Fresh ginger tea works fastest. Slice a thumb-sized piece of fresh ginger, steep it in hot water for five to ten minutes, and sip slowly. Ginger chews or candies made with real ginger (check the ingredient list) are a portable alternative. Ginger ale is less effective since most commercial brands contain very little actual ginger.
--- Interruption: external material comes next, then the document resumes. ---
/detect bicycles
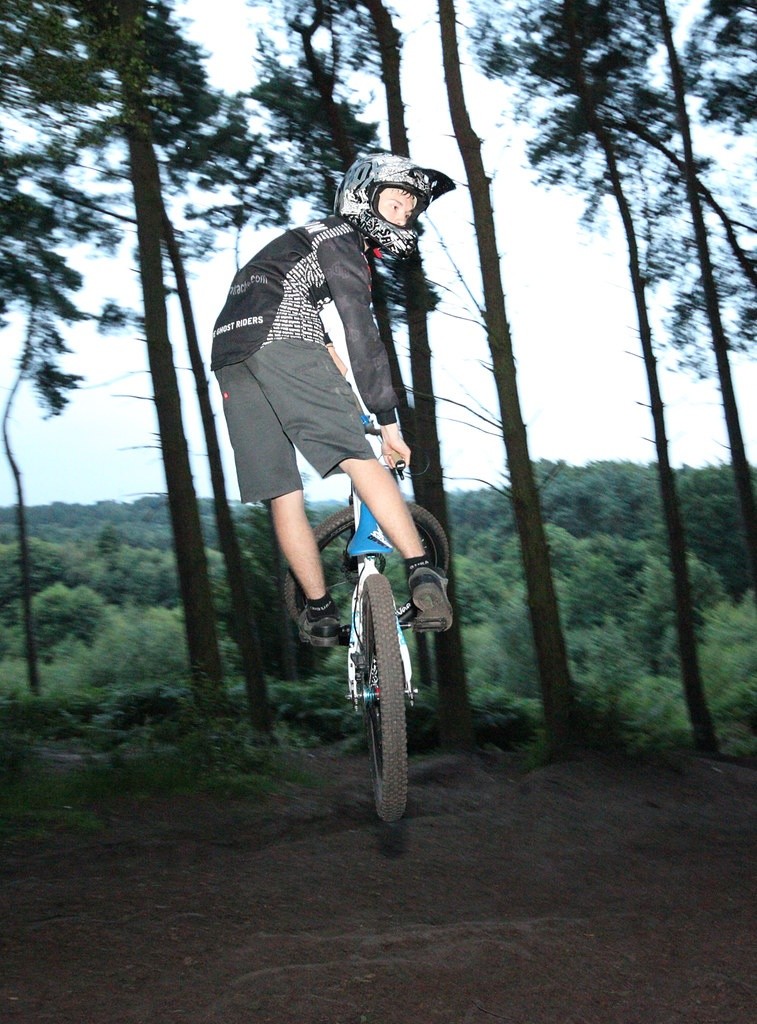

Peppermint for Cramping and Spasms
If your stomach ache feels more like cramping or tightening, peppermint can help. Peppermint oil relaxes the smooth muscle lining of your digestive tract, which reduces spasms and eases that clenching sensation. Sipping peppermint tea is the simplest approach for quick relief. Enteric-coated peppermint oil capsules are available over the counter and deliver the oil directly to the gut, which is helpful for recurring cramping or bloating.
One caution: if your pain involves acid reflux or heartburn, skip peppermint. Relaxing that smooth muscle can also loosen the valve between your esophagus and stomach, making reflux worse.
Over-the-Counter Options by Symptom
Choosing the right product depends entirely on what’s bothering you.
- Gas and bloating: Products containing simethicone break up gas bubbles in your digestive tract. They typically start working within 30 minutes.
- Diarrhea with cramping: Anti-diarrheal medications slow gut motility and reduce the urgency. The standard approach is two caplets after the first loose stool, then one after each subsequent episode, with a maximum of four in 24 hours.
- Heartburn or acid-related pain: Antacids neutralize stomach acid quickly and can bring relief within minutes. If you get heartburn regularly, acid-reducing tablets that last longer are a better fit.
- General upset stomach with nausea: Bismuth-based products (the pink liquid or chewable tablets) coat the stomach lining and can ease nausea, mild cramping, and loose stools simultaneously.
Use Heat on Your Abdomen
A heating pad or hot water bottle placed on your stomach for 15 to 20 minutes increases blood flow to the area and relaxes the muscles of the abdominal wall. This is particularly effective for menstrual-related stomach pain, stress-related cramping, and general tightness. If you don’t have a heating pad, a warm, damp towel works. Keep the heat at a comfortable level and place a layer of fabric between the heat source and your skin to avoid burns.
What to Eat (and Avoid) While Recovering
The old advice to eat only bananas, rice, applesauce, and toast is fine for a day or two, but according to Harvard Health, there’s no evidence it works better than simply eating bland, easy-to-digest foods more broadly. Brothy soups, oatmeal, boiled potatoes, crackers, and plain dry cereal are all reasonable choices. The goal is to give your digestive system simple work while it recovers.
Avoid dairy, fatty or fried foods, caffeine, alcohol, and anything spicy until you’re feeling better. These all increase acid production or slow digestion in ways that can make pain worse. Once your stomach has settled, gradually add back more nutritious options like cooked squash, sweet potatoes without skin, avocado, plain chicken, and fish.
Stay hydrated, especially if you’ve had diarrhea or vomiting. Small, frequent sips of water or an electrolyte drink are easier on a sensitive stomach than gulping a full glass at once.
Signs That Need Medical Attention
Most stomach aches resolve on their own or with the steps above. But certain patterns signal something more serious. Sudden, severe pain that doesn’t ease within 30 minutes can indicate a perforated ulcer or another abdominal emergency. Continuous severe pain paired with nonstop vomiting is another red flag.
Pay attention to pain that localizes. Intense pain in the lower right abdomen, especially with fever, nausea, or loss of appetite, can point to appendicitis. Pain in the middle upper abdomen that worsens after eating, lasts for days, or comes with fever and a rapid pulse may suggest a problem with the pancreas. Severe abdominal pain with vaginal bleeding can be a sign of an ectopic pregnancy. Any of these warrant emergency care, not a wait-and-see approach.